Data inflation? How can Polymarket be valued at tens of billions?

2025/11/13 15:00
8 min read

A recent research paper from Columbia University has embroiled the trending topic of "prediction markets" in controversy.

The authors analyzed two years of historical data from the blockchain platform Polymarket and found that approximately 25% of the trading volume may have been wash trading—that is, the same entity buying and selling between its own accounts to create false activity. During certain event weeks, such as the US presidential election or a major sporting event, this percentage could even surge to 60%.

Although the study has not undergone formal peer review, it is enough to pierce through a corner of the frenzy surrounding prediction markets.

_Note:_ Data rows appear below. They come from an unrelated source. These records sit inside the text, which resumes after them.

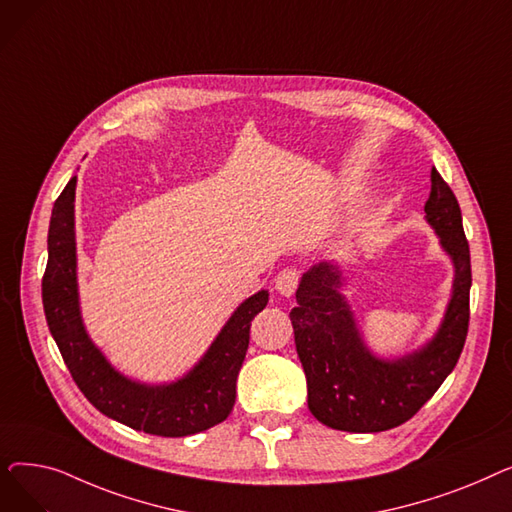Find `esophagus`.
Listing matches in <instances>:
<instances>
[{
  "mask_svg": "<svg viewBox=\"0 0 512 512\" xmlns=\"http://www.w3.org/2000/svg\"><path fill=\"white\" fill-rule=\"evenodd\" d=\"M299 272L297 270H292V267H286V270H282L278 276H276V280H274V284H276V290L282 294V297H292L294 294V290H297V286H299Z\"/></svg>",
  "mask_w": 512,
  "mask_h": 512,
  "instance_id": "obj_1",
  "label": "esophagus"
}]
</instances>
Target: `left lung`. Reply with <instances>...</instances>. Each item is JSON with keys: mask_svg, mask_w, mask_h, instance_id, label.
<instances>
[{"mask_svg": "<svg viewBox=\"0 0 512 512\" xmlns=\"http://www.w3.org/2000/svg\"><path fill=\"white\" fill-rule=\"evenodd\" d=\"M425 222L454 267L452 292L436 334L413 353L375 355L344 297L338 261L303 274L290 311L294 344L307 378V405L317 421L340 432L375 434L409 421L454 369L469 328L471 257L463 215L450 186L432 170Z\"/></svg>", "mask_w": 512, "mask_h": 512, "instance_id": "obj_1", "label": "left lung"}]
</instances>
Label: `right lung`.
Wrapping results in <instances>:
<instances>
[{"instance_id":"obj_1","label":"right lung","mask_w":512,"mask_h":512,"mask_svg":"<svg viewBox=\"0 0 512 512\" xmlns=\"http://www.w3.org/2000/svg\"><path fill=\"white\" fill-rule=\"evenodd\" d=\"M74 195L76 176L51 211L43 309L76 386L97 411L137 432L182 438L222 423L234 407L236 378L249 348L251 321L265 309L270 292L259 290L242 301L205 355L182 378L164 384L126 378L91 340L80 313Z\"/></svg>"}]
</instances>
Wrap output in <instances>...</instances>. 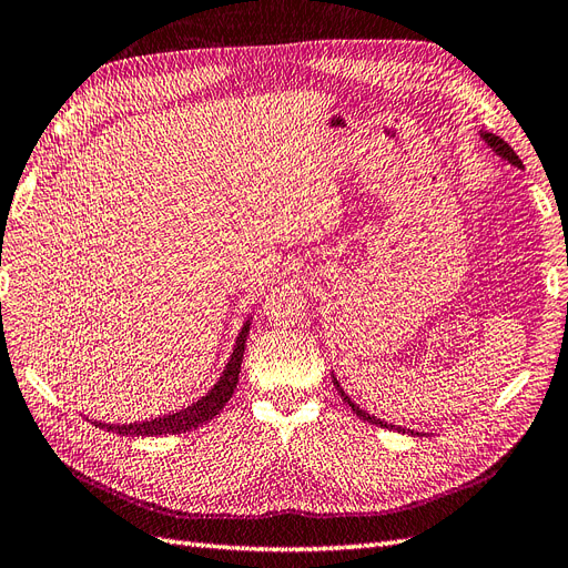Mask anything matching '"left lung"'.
<instances>
[{
	"instance_id": "left-lung-1",
	"label": "left lung",
	"mask_w": 568,
	"mask_h": 568,
	"mask_svg": "<svg viewBox=\"0 0 568 568\" xmlns=\"http://www.w3.org/2000/svg\"><path fill=\"white\" fill-rule=\"evenodd\" d=\"M480 138H483V142L488 144V148L497 154V156H501L505 161H509L511 166H516V169H524V161L518 159V154L509 148V144L501 140V138H497V135H493V133H488V131H480ZM333 385H335V390L339 393V397H343L349 407H352V412L359 416L362 420H366V424H374V426H381V428H395V430H402V433H407V428H402V426H395V424H387V420H383V418H378V416H374V414H368V412H364L359 404H354V399L343 390V385L337 383V378L333 376ZM412 435H420L418 430H409Z\"/></svg>"
}]
</instances>
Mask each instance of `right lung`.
<instances>
[{
  "instance_id": "obj_1",
  "label": "right lung",
  "mask_w": 568,
  "mask_h": 568,
  "mask_svg": "<svg viewBox=\"0 0 568 568\" xmlns=\"http://www.w3.org/2000/svg\"><path fill=\"white\" fill-rule=\"evenodd\" d=\"M250 335V318L245 321V326L237 333L235 347L229 364H225L221 378L214 383L212 390H209L204 397L197 402H192L190 407L178 409L173 414L156 416L150 420H135V424H102V420H92L94 426L106 428L111 433L119 435H144V437H154V435H175V433H185L197 428L206 420H212L223 407L225 402L233 397V390L237 387V376H240V364H242V354H245V343Z\"/></svg>"
}]
</instances>
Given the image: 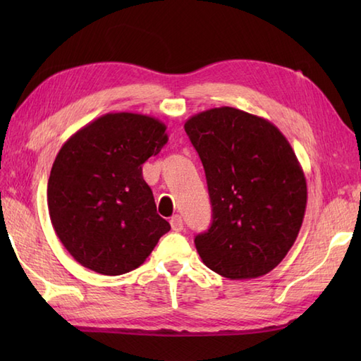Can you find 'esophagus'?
I'll list each match as a JSON object with an SVG mask.
<instances>
[{
  "label": "esophagus",
  "instance_id": "obj_1",
  "mask_svg": "<svg viewBox=\"0 0 361 361\" xmlns=\"http://www.w3.org/2000/svg\"><path fill=\"white\" fill-rule=\"evenodd\" d=\"M171 226H172V231H175V233L183 231V228H185V225H183L181 216H173L171 219Z\"/></svg>",
  "mask_w": 361,
  "mask_h": 361
}]
</instances>
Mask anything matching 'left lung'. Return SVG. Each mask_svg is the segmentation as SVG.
I'll list each match as a JSON object with an SVG mask.
<instances>
[{"label": "left lung", "instance_id": "1", "mask_svg": "<svg viewBox=\"0 0 361 361\" xmlns=\"http://www.w3.org/2000/svg\"><path fill=\"white\" fill-rule=\"evenodd\" d=\"M185 130L204 167L212 224L195 235L203 264L228 279L270 273L301 229L307 183L287 137L270 121L220 106Z\"/></svg>", "mask_w": 361, "mask_h": 361}]
</instances>
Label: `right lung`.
Here are the masks:
<instances>
[{
  "label": "right lung",
  "mask_w": 361,
  "mask_h": 361,
  "mask_svg": "<svg viewBox=\"0 0 361 361\" xmlns=\"http://www.w3.org/2000/svg\"><path fill=\"white\" fill-rule=\"evenodd\" d=\"M167 140L161 121L122 111L94 119L62 145L48 208L54 231L80 265L105 276L128 273L171 229L142 178V164Z\"/></svg>",
  "instance_id": "add662e5"
}]
</instances>
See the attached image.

Because in the past six months, the popularity of this sector has been almost "visible to the naked eye": relaxed regulations, backing from giants, a surge in capital, and increased political support—prediction markets are becoming the most watched "new financial species" in 2025.

From "fringe gambling" to "new financial species"

The prediction market is not complicated to play: you can bet on events such as "whether Trump will win the election", "whether the Federal Reserve will cut interest rates", and "which country the next Nobel Prize winner will be from". The platform forms a "market probability" based on the prices of the two parties, which is regarded as a manifestation of "collective intelligence".

In 2025, this "voting with money" method ushered in a triple opportunity for explosive growth:

Deregulation

In May of this year, the U.S. Commodity Futures Trading Commission (CFTC) withdrew its lawsuit against Kalshi, formally acknowledging that forecasting contracts can be legally traded under certain frameworks.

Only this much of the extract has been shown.